• [Exercise goal] What is needed is an exact copy of the entries below, from the line that contains "How far is the porch" through the final line, both included, and nothing else.

(Data items)
^^^^^^^^
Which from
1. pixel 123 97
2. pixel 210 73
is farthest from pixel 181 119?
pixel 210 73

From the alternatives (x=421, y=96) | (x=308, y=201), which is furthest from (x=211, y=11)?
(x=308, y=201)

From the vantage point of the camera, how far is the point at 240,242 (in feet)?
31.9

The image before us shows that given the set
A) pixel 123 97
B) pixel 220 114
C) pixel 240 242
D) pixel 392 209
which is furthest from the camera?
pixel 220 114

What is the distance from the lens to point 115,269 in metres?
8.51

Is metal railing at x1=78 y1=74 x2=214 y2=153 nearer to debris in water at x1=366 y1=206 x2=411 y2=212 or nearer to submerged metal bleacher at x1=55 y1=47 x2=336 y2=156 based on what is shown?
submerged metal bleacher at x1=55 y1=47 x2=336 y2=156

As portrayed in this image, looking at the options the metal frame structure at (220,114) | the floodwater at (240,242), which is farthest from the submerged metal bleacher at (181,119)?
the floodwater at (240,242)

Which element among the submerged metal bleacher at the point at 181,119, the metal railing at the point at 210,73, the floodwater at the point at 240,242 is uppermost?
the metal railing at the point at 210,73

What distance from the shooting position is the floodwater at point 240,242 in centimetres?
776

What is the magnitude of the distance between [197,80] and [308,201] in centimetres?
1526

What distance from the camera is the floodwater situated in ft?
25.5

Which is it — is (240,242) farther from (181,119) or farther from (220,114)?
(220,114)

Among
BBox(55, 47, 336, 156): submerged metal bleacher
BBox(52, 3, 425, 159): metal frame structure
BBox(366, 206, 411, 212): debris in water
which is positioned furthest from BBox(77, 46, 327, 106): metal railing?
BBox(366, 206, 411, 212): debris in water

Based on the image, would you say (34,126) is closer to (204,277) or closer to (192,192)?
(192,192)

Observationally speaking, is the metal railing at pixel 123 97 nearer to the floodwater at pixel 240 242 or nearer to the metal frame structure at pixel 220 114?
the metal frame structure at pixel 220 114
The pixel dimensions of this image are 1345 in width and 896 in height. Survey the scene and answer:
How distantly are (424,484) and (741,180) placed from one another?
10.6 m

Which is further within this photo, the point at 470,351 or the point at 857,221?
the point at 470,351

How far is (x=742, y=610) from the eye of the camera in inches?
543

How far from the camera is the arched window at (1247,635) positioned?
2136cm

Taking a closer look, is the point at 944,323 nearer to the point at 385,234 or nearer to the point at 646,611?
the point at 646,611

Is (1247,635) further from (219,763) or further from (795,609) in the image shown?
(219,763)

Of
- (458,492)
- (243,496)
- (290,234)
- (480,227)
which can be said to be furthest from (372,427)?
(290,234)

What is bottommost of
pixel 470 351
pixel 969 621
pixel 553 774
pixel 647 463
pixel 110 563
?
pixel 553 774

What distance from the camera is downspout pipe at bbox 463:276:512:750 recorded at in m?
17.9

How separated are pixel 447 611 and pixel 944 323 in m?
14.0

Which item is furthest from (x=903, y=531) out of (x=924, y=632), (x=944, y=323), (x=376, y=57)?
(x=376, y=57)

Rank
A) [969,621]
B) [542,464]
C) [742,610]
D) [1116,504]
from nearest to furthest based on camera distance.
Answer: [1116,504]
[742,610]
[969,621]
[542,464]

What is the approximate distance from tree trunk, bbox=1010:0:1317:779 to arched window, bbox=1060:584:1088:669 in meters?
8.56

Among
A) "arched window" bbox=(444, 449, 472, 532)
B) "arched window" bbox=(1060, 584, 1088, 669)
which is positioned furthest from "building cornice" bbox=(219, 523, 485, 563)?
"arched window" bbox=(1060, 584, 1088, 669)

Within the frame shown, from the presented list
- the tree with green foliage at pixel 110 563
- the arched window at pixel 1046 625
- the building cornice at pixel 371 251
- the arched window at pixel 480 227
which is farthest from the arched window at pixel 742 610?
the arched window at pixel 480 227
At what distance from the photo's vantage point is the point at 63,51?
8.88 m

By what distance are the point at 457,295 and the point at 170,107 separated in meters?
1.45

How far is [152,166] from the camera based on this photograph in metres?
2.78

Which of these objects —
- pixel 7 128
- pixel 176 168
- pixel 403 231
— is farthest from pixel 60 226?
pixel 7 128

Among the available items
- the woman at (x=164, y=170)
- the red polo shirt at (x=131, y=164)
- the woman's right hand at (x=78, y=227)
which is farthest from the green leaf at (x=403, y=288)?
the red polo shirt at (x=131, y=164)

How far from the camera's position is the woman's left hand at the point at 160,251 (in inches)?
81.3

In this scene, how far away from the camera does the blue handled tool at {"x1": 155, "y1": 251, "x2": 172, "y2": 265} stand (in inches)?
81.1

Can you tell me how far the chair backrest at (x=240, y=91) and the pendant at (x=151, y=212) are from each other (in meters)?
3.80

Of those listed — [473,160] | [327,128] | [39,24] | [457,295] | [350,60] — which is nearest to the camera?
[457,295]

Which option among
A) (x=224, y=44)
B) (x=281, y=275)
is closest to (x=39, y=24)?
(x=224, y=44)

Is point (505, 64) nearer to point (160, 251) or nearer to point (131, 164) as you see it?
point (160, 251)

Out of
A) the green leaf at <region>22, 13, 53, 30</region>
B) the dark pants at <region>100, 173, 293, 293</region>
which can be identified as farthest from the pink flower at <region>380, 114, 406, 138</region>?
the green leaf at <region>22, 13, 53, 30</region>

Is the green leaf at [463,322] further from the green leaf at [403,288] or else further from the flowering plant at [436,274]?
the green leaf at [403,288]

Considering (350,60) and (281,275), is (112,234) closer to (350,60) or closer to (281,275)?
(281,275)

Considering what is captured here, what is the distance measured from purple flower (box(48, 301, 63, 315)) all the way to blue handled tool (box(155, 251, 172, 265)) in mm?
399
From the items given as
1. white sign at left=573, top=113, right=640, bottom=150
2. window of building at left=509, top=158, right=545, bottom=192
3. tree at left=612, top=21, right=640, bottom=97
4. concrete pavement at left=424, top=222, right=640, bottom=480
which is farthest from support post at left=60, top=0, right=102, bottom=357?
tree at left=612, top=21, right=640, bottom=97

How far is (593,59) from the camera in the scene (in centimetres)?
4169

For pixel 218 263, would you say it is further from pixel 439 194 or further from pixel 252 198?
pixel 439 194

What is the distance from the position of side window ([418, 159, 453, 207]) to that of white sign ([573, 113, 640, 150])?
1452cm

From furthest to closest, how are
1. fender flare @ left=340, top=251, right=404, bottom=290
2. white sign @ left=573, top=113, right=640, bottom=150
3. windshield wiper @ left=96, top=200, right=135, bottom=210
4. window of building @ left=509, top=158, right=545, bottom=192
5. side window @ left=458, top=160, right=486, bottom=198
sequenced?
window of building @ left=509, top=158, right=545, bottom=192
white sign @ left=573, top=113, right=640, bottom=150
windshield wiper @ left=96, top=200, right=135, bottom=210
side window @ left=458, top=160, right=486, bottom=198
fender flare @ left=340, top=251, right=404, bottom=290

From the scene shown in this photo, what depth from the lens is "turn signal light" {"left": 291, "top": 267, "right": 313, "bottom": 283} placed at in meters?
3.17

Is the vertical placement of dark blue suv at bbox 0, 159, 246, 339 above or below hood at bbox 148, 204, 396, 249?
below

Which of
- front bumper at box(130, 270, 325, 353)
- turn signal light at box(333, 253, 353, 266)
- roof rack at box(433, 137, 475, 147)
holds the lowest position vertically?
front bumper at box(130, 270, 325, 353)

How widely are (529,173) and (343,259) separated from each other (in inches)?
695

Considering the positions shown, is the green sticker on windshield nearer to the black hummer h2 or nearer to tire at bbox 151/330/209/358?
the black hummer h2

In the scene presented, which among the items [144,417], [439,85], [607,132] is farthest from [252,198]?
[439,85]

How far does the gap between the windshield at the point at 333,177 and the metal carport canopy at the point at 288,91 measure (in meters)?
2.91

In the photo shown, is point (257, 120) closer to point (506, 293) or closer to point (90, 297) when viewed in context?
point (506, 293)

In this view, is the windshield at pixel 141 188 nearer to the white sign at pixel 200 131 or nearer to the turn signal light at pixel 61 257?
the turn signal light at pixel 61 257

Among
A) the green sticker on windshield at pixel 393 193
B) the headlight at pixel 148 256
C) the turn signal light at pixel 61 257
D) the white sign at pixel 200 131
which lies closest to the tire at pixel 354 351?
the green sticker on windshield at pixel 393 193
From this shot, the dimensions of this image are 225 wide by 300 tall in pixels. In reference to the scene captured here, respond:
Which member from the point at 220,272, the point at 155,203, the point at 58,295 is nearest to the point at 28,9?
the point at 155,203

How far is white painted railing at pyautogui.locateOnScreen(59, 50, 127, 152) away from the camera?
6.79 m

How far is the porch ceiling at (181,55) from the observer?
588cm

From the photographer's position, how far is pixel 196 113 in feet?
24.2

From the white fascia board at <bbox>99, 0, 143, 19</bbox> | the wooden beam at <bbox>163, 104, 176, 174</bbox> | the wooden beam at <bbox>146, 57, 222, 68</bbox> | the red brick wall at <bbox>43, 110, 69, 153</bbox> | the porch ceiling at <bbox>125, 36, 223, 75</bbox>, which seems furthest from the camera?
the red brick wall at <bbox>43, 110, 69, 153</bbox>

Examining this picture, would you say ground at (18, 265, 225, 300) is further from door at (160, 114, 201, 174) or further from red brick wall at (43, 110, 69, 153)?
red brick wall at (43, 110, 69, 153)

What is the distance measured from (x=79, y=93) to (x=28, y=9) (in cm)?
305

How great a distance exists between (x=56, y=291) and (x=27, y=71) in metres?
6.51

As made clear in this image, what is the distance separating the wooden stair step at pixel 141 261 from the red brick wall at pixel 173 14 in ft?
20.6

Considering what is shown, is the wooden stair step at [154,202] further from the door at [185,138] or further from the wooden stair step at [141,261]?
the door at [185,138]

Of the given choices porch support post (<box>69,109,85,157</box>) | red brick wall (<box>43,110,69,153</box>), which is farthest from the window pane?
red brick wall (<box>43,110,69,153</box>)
^^^^^^^^
• [The solution]
How far is the porch ceiling at (181,55) from the observer?
588cm

From the photographer's position, how far is pixel 196 113 in feet?
24.2

From the white fascia board at <bbox>99, 0, 143, 19</bbox> | the wooden beam at <bbox>163, 104, 176, 174</bbox> | the wooden beam at <bbox>146, 57, 222, 68</bbox> | the red brick wall at <bbox>43, 110, 69, 153</bbox> | the porch ceiling at <bbox>125, 36, 223, 75</bbox>, which seems furthest from the camera?
the red brick wall at <bbox>43, 110, 69, 153</bbox>

Examining this picture, would you say ground at (18, 265, 225, 300) is further from door at (160, 114, 201, 174) or further from red brick wall at (43, 110, 69, 153)?
red brick wall at (43, 110, 69, 153)

What is the distance measured from (x=79, y=93) to (x=28, y=9) (in cm)?
305

How great a distance exists between (x=56, y=291) and (x=27, y=71) in metres?
6.51

As made clear in this image, what is the distance separating the wooden stair step at pixel 141 261 from the red brick wall at pixel 173 14 in ft?
20.6

Considering what is shown, is the wooden stair step at [154,202] further from the door at [185,138] or further from the wooden stair step at [141,261]?
the door at [185,138]

Of the given choices porch support post (<box>69,109,85,157</box>) | red brick wall (<box>43,110,69,153</box>), which is farthest from the window pane?
red brick wall (<box>43,110,69,153</box>)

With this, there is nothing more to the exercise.